We met some years ago. The almost daily contact,
the communion of several ideals, the empathy developed, all joined what
different cultural, social or economic levels might have separated. We
respected each other and let a healthy friendship grow between us. We are
friends.
This friend of mine is physically strong.
He has the strength of someone who has dived many times into the river
in the past, either for pleasure, since he had no toys to spend his free
time playing with, or to look for some coins, which had been thrown into
the river by very inferior men who looked very superior and amused. His
strength was also developed during the daily eight hours he spent as a
worker, first in a factory and now in construction.
But together with his physical strength comes
the spiritual strength of someone who, when he was still a child, came
to the owner of a stationer’s to give back the magazine he had stolen a
few hours before, because his conscience couldn’t accept such behaviour.
The true strength of someone who was capable of standing up after having
fallen, when he was young, into the path of great passions and vicious
behaviours. After the correction in prison, came the time of building a
simple and honest home, of a person who assumes his human condition with
dignity.
Our spiritual conquests, when well grounded,
are definitive. However, during their process of development, anyone can
fail, simply regarding true values carelessly, letting multiple, and perfectly
secondary, material solicitations distract us and thereby losing the notion
of reality.
That might have happened to my friend, when
he left his home to live in a small room on the third floor in a narrow
street in the old part of the town. He told me it was a good room with
a nice view.
We went up those endless wooden stairs, listening
to several family arguments, a young man wearing few clothes singing, several
radio broadcasts (it seemed that all those people had a hearing problem,
their radios were so loud); watching more or less intimate pictures of
people who weren't able to live with the least privacy; being watched by
several mothers who control who goes up those stairs. We passed through
an old door and there we were, in a narrow room with a couch, a chest of
drawers, a bed-side table and a chair, all very old and badly preserved.
At the window, one could see the roofs and façades of old and very
degraded houses.
I suffered. A little because of the miserable
conditions in which those people lived. But a lot more because I saw my
friend quite was mistaken, pathetically trying to adapt himself to a frankly
adverse situation. How wrong he was... And what a mistake he was making...

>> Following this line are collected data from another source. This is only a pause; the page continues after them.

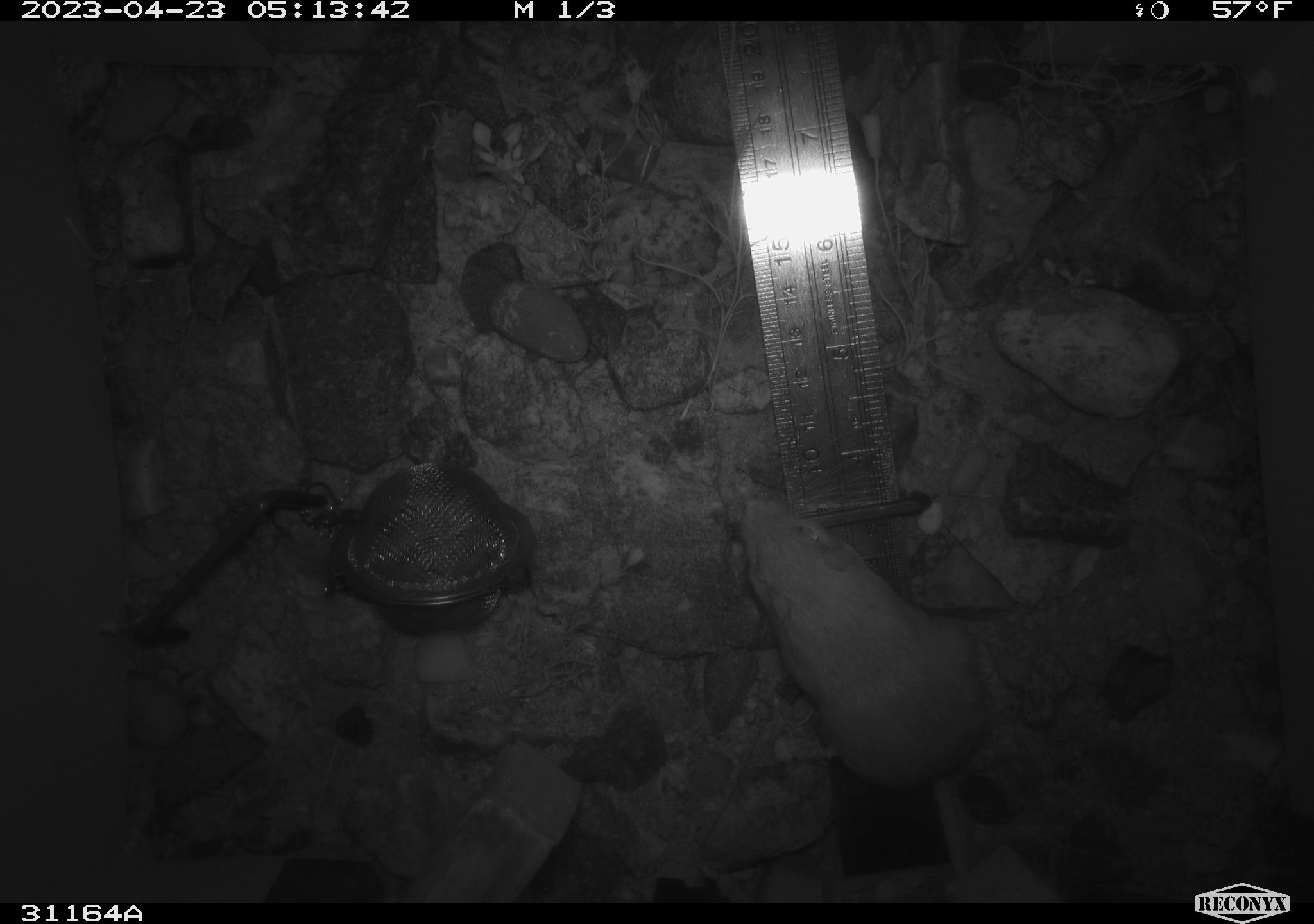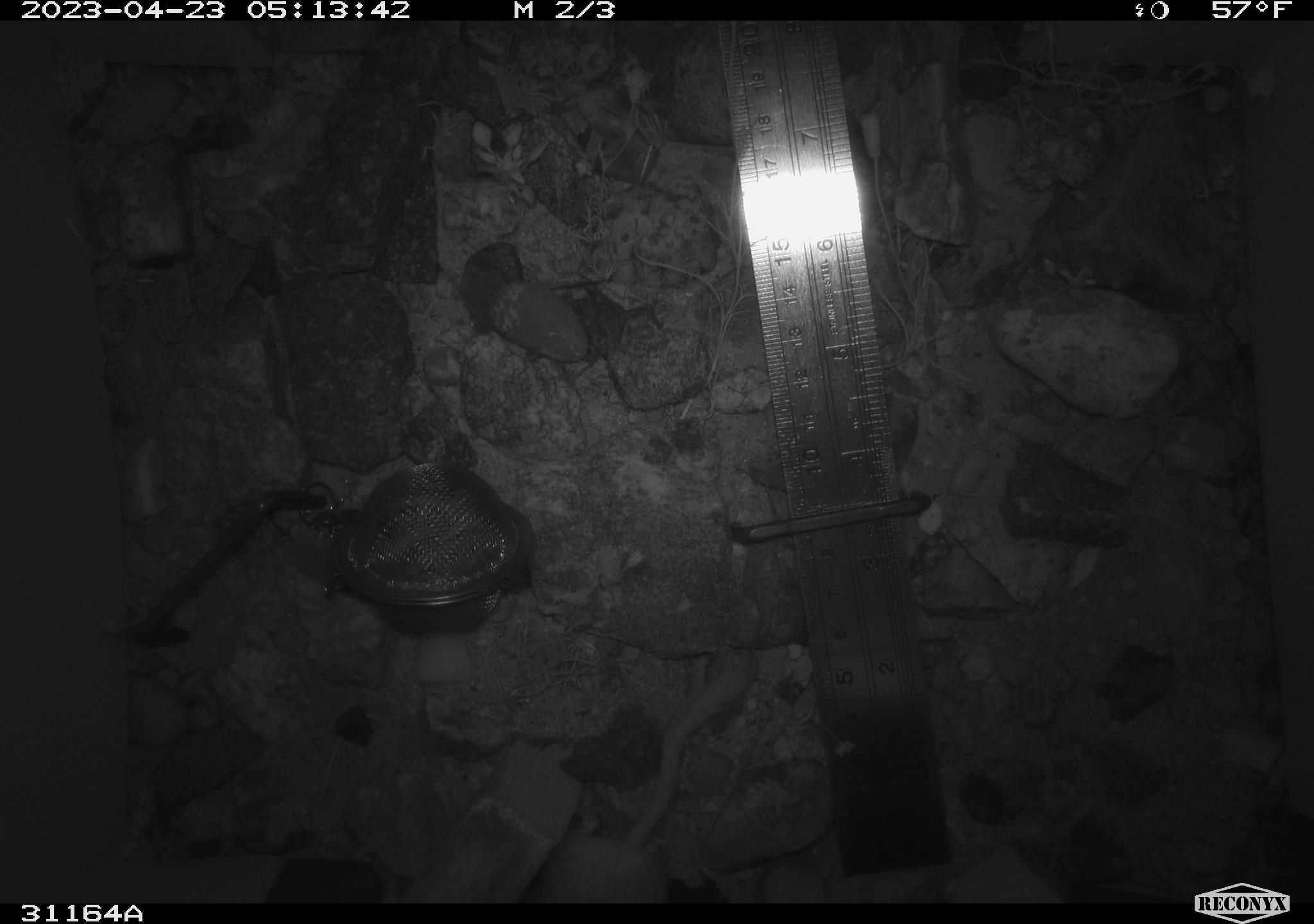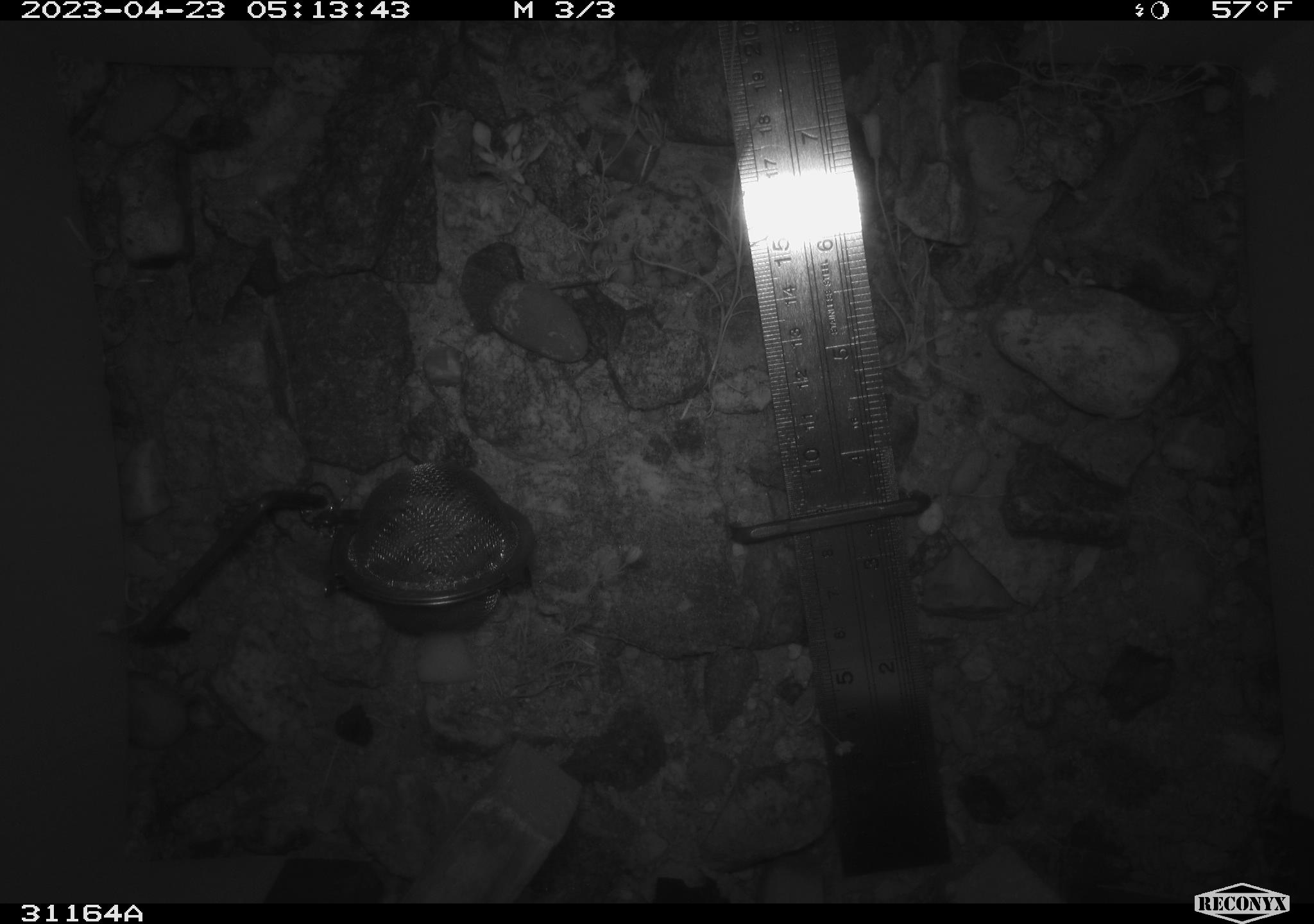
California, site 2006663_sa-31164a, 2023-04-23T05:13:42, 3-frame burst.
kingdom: Animalia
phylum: Chordata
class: Mammalia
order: Rodentia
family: Heteromyidae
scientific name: Heteromyidae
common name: kangaroo rats and pocket mice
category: heteromyidae family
Heteromyidae family (kangaroo rats and pocket mice) (Heteromyidae).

A distorted analysis of reality leads us into
making mistakes. But when we do, we make, in self-defence, an adapted analysis
of reality, in which we include many justifications for our mistakes.
Then… well, then either we have an inner strength
to stand up again, noticing (after going down so rapidly and easily) how
difficult and slow it is to go up again; or we stay submerged in the lassitude
of a life of corruption, only satisfying the small and narrow-minded pleasures
of our animal existence.
But my friend is a truly strong man and, in
this case, he stood up. He set his ideas in order, came back home, found
a new job, broke free from drugs, paid his debts, faced reality again.

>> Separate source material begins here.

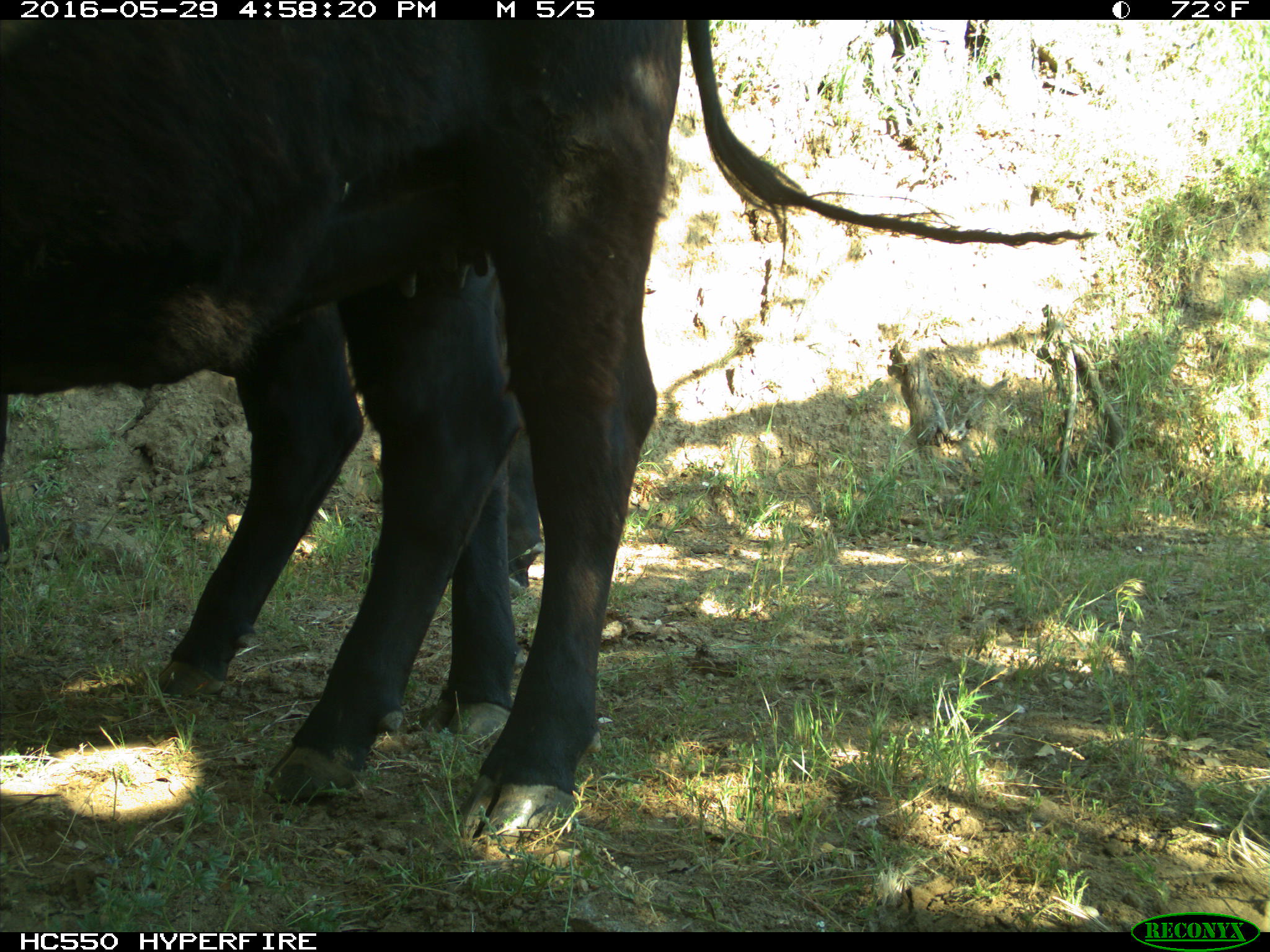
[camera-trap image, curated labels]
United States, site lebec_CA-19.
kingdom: Animalia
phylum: Chordata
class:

Time went on and this man is a winner. He
knows all his material and spiritual assets were achieved thanks to his
own work and will, his capacity for sacrifice, the rationally conducted
and persistent effort and the growing steadiness of his own character.
He is, and will certainly be, a simple man,
an honourable but unknown man for most people, but he is still a fine example
for those who like to see beyond materialism.